Developing the Digital Logic Concept Inventory

Author: Alice Pawley
Event Date: March 12, 2009
Speaker: Geoffrey Herman
Speaker Affiliation: University of Illinois-Urbana Champaign
Time: 3:30-4:30
Location: ARMS B071
Contact Name: Alice Pawley
Contact Phone: 6-1209
Contact Email: apawley@purdue.edu
Open To: Faculty, staff, students, visitors

In the last two decades, the teaching of introductory college physics has undergone a revolution that has been both motivated and guided by the Force Concept Inventory (FCI), a multiple choice test designed so that students must choose between the Newtonian conception of force and common misconceptions. The FCI demonstrated that even students who had excelled on conventional examinations failed to answer the simple, conceptual questions on the FCI correctly. We hope to replicate this educational reform in computer engineering and computer science by developing a battery of concept inventories to evaluate conceptual learning in introductory computing courses. We will present the research process we are using to create concept inventories as well as preliminary results from the development process. We will present the approach we used to find student misconceptions, the misconceptions about Boolean logic that we have found, and how these misconceptions have been adapted to create multiple choice test items for the Digital Logic Concept Inventory.

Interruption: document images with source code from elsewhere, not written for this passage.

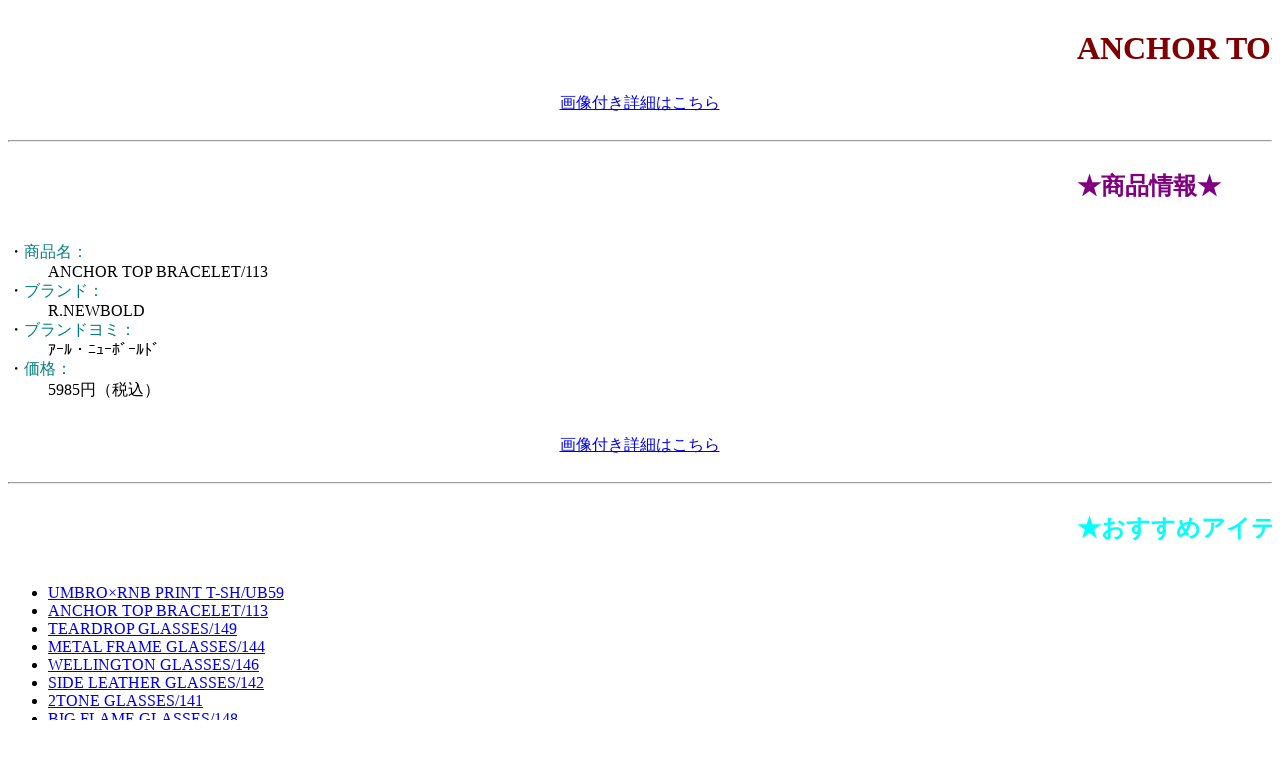

--- FILE ---
content_type: text/html
request_url: http://central-line.info/item/z_623122.html
body_size: 3937
content:
<!DOCTYPE HTML PUBLIC "-//W3C//DTD Compact HTML 1.0 Draft//EN">
<html>
<head>
<meta http-equiv="Content-Type" content="text/html; charset=Shift_JIS">
<title>ANCHOR TOP BRACELET/113|ﾌｧｯｼｮﾝｲﾝﾃﾘｱSEARCH</title>
<meta name="description" content="ANCHOR TOP BRACELET/113★R.NEWBOLD(ｱｰﾙ・ﾆｭｰﾎﾞｰﾙﾄﾞ)">
<meta name="keywords" content="ANCHOR TOP BRACELET/113,R.NEWBOLD,ｱｰﾙ・ﾆｭｰﾎﾞｰﾙﾄﾞ,ﾌｧｯｼｮﾝ,ｲﾝﾃﾘｱ,ﾌﾞﾗﾝﾄﾞ,ｾｰﾙ">
<meta name="CHTML" content="yes">
<meta name="robots" content="INDEX,FOLLOW,NOCACHE,NOARCHIVE">
</head>
<body>
<marquee><h1><font color="maroon">ANCHOR TOP BRACELET/113★R.NEWBOLD(ｱｰﾙ・ﾆｭｰﾎﾞｰﾙﾄﾞ)</font></h1></marquee><center><a href="http://i.vcads.com/servlet/referral?guid=ON&vs=2761573&vp=879917803&vc_url=http%3a%2f%2fw2%2ezozo%2ejp%2fm%2f%2f%3fc%3dgr%26gid%3d623122%26kid%3d40000" >画像付き詳細はこちら</a><img src="http://i.vcads.com/servlet/gifbanner?vs=2761573&vp=879917803" height="1" width="1" border="0"></center><br><hr><marquee><h2><font color="purple">★商品情報★</font></h2></marquee><dl><dt>・<font color="teal">商品名：</font></dt><dd>ANCHOR TOP BRACELET/113</dd><dt>・<font color="teal">ブランド：</font></dt><dd>R.NEWBOLD</dd><dt>・<font color="teal">ブランドヨミ：</font></dt><dd>ｱｰﾙ・ﾆｭｰﾎﾞｰﾙﾄﾞ</dd><dt>・<font color="teal">価格：</font></dt><dd>5985円（税込）</dd></dl><br><center><a href="http://i.vcads.com/servlet/referral?guid=ON&vs=2761573&vp=879917803&vc_url=http%3a%2f%2fw2%2ezozo%2ejp%2fm%2f%2f%3fc%3dgr%26gid%3d623122%26kid%3d40000" >画像付き詳細はこちら</a><img src="http://i.vcads.com/servlet/gifbanner?vs=2761573&vp=879917803" height="1" width="1" border="0"></center><br><hr><marquee><h2><font color="aqua">★おすすめアイテム★</font></h2></marquee><ul><li><a href="http://central-line.info/item/z_640884.html">UMBRO×RNB PRINT T-SH/UB59</a><li><a href="http://central-line.info/item/z_623122.html">ANCHOR TOP BRACELET/113</a><li><a href="http://central-line.info/item/z_616772.html">TEARDROP GLASSES/149</a><li><a href="http://central-line.info/item/z_616770.html">METAL FRAME GLASSES/144</a><li><a href="http://central-line.info/item/z_609204.html">WELLINGTON GLASSES/146</a><li><a href="http://central-line.info/item/z_624375.html">SIDE LEATHER GLASSES/142</a><li><a href="http://central-line.info/item/z_624372.html">2TONE GLASSES/141</a><li><a href="http://central-line.info/item/z_609208.html">BIG FLAME GLASSES/148</a><li><a href="http://central-line.info/item/z_609205.html">BIG FLAME GLASSES/147</a><li><a href="http://central-line.info/item/z_609203.html">WELLINGTON GLASSES/145</a><li><a href="http://central-line.info/item/z_624367.html">BORDER SLAB CS/SS/505</a><li><a href="http://central-line.info/item/z_623104.html">LEATHER BELT/TRIANGLE/165</a><li><a href="http://central-line.info/item/z_624376.html">COLOR TEMPLE GLASSES/143</a><li><a href="http://central-line.info/item/z_464812.html">D.I.E×RNB RAGLAN T-SHIRT</a><li><a href="http://central-line.info/item/z_611052.html">FISHHOOK TOP PT/103</a><li><a href="http://central-line.info/item/z_581006.html">Goodhood×RNB EMBOSSED LEATHER WALLET</a><li><a href="http://central-line.info/item/z_590440.html">LION MONOGRAM TIE/105807</a><li><a href="http://central-line.info/item/z_581084.html">BEADS NECKLACE/102</a><li><a href="http://central-line.info/item/z_564324.html">MESH BELT/163</a><li><a href="http://central-line.info/item/z_475768.html">LOGO TOP PT/002</a></ul><br><marquee><font color="lime">ｹｰﾀｲに嬉しいｻｸｻｸ探せるﾌｧｯｼｮﾝｲﾝﾃﾘｱSEARCH！</font></marquee>
<br>

<br>-------------<br>
<marquee><font color="lime">ｹｰﾀｲに嬉しいｻｸｻｸ探せるﾌｧｯｼｮﾝｲﾝﾃﾘｱSEARCH！</font></marquee>
<br>
▼<a href="/brand/">ﾌﾞﾗﾝﾄﾞ一覧</a><br>
▼<a href="/item/">ｱｲﾃﾑ一覧</a><br>
▼<a href="/about/">このｻｲﾄについて</a><br>
<center>(C)2011 <a accesskey="#" href="http://central-line.info/">ﾌｧｯｼｮﾝｲﾝﾃﾘｱSEARCH</a></center>
<img src="http://b15.ugo2.jp/?u=5068798&amp;guid=ON&amp;ut=2&amp;h=920ff6" alt="携帯アクセス解析" height="1" width="1" />
</body>
</html>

Geoffrey Herman is a PhD candidate in the Department of Electrical and Computer Engineering at the University of Illinois at Urbana-Champaign. His interests include engineering education, audio signal processing, mentoring undergraduate research, and the scholarship of teaching and learning. His current research focuses on discovering student misconceptions in digital logic and developing concept inventories to assess the effectiveness of instruction in correcting misconceptions. He has received the Mavis Memorial Fellowship for doctoral students interested in engineering education and has won the Olesen Award for Excellence in Undergraduate Teaching in the Department of Electrical and Computer Engineering.